**AIM 1:** In the passage on mapping service quality values, what numerical value does the example hierarchy assign to "medium"?
**AIM 2:**
Decide whether each statement agrees with the passage on mapping service quality values. Answer yes or no for each, and quote the deciding words.
(a) Reputation ratings are handled with a method taken from reference [17].
(b) Mapping numerical quality dimensions such as response time is a complicated process.
(c) The p-dimensional space has one dimension for each quality dimension.
**AIM 3:** Resume the passage on mapping service quality values from where it stops.

Given a set of candidate services \( S = \left\{ {s_{1} ,\, \ldots ,s_{n} } \right\} \), each with p-dimensional quality values, and a reference service s _r with p-dimensional quality references, the candidate services and s _r are first mapped to a p-dimensional space, one dimension for each of the p quality dimensions. For numerical quality dimensions, such as response time, failure rate, reliability, etc., the mapping process is straightforward. To accommodate non-numerical quality dimensions, such as reputation that are expressed by a rating selected from {high, medium, low}, the method discussed in [17] is adopted in this research. Based on a pre-defined hierarchical structure of all possible values, each level of the hierarchy is associated with a numerical value, for example, 3 for high, 2 for medium and 1 for low.

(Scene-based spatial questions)
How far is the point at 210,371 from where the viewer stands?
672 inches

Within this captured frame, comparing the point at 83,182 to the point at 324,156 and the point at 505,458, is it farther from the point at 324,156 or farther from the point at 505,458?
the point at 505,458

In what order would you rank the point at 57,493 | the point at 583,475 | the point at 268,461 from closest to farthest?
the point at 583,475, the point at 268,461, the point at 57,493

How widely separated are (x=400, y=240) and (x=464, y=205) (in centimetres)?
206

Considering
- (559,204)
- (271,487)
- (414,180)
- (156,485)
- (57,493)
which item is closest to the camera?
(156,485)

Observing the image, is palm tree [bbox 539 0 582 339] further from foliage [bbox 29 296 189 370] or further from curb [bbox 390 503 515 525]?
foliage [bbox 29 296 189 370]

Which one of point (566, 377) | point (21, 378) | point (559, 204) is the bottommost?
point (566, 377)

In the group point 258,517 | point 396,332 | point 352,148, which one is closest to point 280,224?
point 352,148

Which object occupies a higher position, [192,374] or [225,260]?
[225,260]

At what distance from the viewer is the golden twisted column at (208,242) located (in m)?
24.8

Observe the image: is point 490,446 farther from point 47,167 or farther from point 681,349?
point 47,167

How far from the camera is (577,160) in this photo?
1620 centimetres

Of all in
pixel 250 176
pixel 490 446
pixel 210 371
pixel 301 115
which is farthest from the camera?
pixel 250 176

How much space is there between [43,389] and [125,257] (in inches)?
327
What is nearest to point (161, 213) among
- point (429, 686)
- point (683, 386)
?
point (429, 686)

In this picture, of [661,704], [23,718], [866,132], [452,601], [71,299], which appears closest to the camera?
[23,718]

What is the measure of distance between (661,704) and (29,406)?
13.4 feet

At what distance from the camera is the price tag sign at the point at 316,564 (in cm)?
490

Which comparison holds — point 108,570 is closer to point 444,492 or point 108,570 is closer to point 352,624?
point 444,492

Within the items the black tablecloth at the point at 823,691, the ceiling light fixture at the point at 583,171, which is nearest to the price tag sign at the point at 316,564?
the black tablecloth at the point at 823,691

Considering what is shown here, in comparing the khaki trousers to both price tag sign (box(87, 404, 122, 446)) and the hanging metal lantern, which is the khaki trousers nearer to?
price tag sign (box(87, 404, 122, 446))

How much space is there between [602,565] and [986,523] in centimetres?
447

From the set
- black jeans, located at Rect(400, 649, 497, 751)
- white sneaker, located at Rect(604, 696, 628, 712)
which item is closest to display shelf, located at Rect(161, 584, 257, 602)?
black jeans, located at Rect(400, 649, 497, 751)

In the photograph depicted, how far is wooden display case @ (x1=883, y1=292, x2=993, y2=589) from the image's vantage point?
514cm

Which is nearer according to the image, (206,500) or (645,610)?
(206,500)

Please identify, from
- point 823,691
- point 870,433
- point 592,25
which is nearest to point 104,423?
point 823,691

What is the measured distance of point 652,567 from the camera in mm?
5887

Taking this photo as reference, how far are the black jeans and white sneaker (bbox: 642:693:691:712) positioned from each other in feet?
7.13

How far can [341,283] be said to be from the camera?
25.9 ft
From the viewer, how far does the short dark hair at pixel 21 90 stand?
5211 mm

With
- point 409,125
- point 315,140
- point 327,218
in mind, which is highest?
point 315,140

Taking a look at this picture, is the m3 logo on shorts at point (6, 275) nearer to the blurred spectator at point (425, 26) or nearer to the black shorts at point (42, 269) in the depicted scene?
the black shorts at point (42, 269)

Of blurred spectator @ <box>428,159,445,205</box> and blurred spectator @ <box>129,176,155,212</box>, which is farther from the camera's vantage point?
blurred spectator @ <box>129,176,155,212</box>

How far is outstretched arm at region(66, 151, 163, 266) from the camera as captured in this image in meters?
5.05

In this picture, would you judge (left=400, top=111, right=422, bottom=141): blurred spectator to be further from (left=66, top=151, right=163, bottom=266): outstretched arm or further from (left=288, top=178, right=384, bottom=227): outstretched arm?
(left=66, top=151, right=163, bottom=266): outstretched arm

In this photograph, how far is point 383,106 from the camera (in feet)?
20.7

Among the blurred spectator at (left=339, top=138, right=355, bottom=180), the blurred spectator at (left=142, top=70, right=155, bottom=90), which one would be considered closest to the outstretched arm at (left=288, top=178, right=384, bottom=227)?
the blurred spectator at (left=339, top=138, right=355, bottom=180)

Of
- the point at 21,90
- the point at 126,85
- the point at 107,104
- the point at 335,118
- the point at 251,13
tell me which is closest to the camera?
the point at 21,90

**REPLY 1:** 2

**REPLY 2:**
(a) Yes: "To accommodate non-numerical quality dimensions, such as reputation that are expressed by a rating selected from {high, medium, low}, the method discussed in [17] is adopted in this research."
(b) No: "For numerical quality dimensions, such as response time, failure rate, reliability, etc., the mapping process is straightforward."
(c) Yes: "one dimension for each of the p quality dimensions"

**REPLY 3:**
Given a k value, KNN identifies the top k services from S that are most similar to s _r , based on a measure of similarity in the p-dimensional space. To evaluate the similarity between each of the candidate services, \( s_{i} \in S,\,1 \le i \le n,\,{\text{and}}\,s_{r} \), we first normalize the quality values of s _i , \( 1 \le i \le n \), as well as s _r , with the min-max normalization technique, which has also been employed by many other researchers [17, 18]:

$$ \tilde{{q}}_{{p}} \left( {s_{i} } \right){ = }\left\{ {\begin{array}{*{20}l} {\frac{{{q}_{{p}}^{{\text{max}}} \left( S \right){ - q}_{{p}} \left( {s_{i} } \right)}}{{{q}_{{p}}^{{\text{max}}} \left( S \right){ - q}_{{p}}^{{\text{min}}} \left( {S_{i} } \right)}}} \hfill & {\text{if}\;{q}_{{p}}^{{\text{max}}} \left( S \right) \ne {q}_{{p}}^{{\text{min}}} \left( S \right)} \hfill \\ 1 \hfill & {\text{if}\;{q}_{{p}}^{{\text{max}}} \left( S \right)\varvec{ = }{q}_{{p}}^{{\text{min}}} \left( S \right)} \hfill \\ \end{array} } \right. $$

(1)

where q _p (s _i ) is the p ^th dimensional quality value of s _i , \( {q}_{{p}}^{{\text{max}}} \left( S \right) \) and \( {q}_{{p}}^{{\text{min}}} \left( S \right) \) are the maximum and minimum values, respectively, for the p ^th quality dimension among all services in S.

After the normalization, the similarity between a candidate service s _i ∈ S and the reference service s _r can be evaluated by the Euclidean distance between s _i and s _r :

$$ d\left( {s_{i} ,s_{r} } \right) = \sqrt {\sum\nolimits_{{j{ = 1}}}^{p} {\left( {q_{j} \left( {s_{i} } \right) - q_{j} \left( {s_{r} } \right)} \right)^{\text{2}} } } $$

(2)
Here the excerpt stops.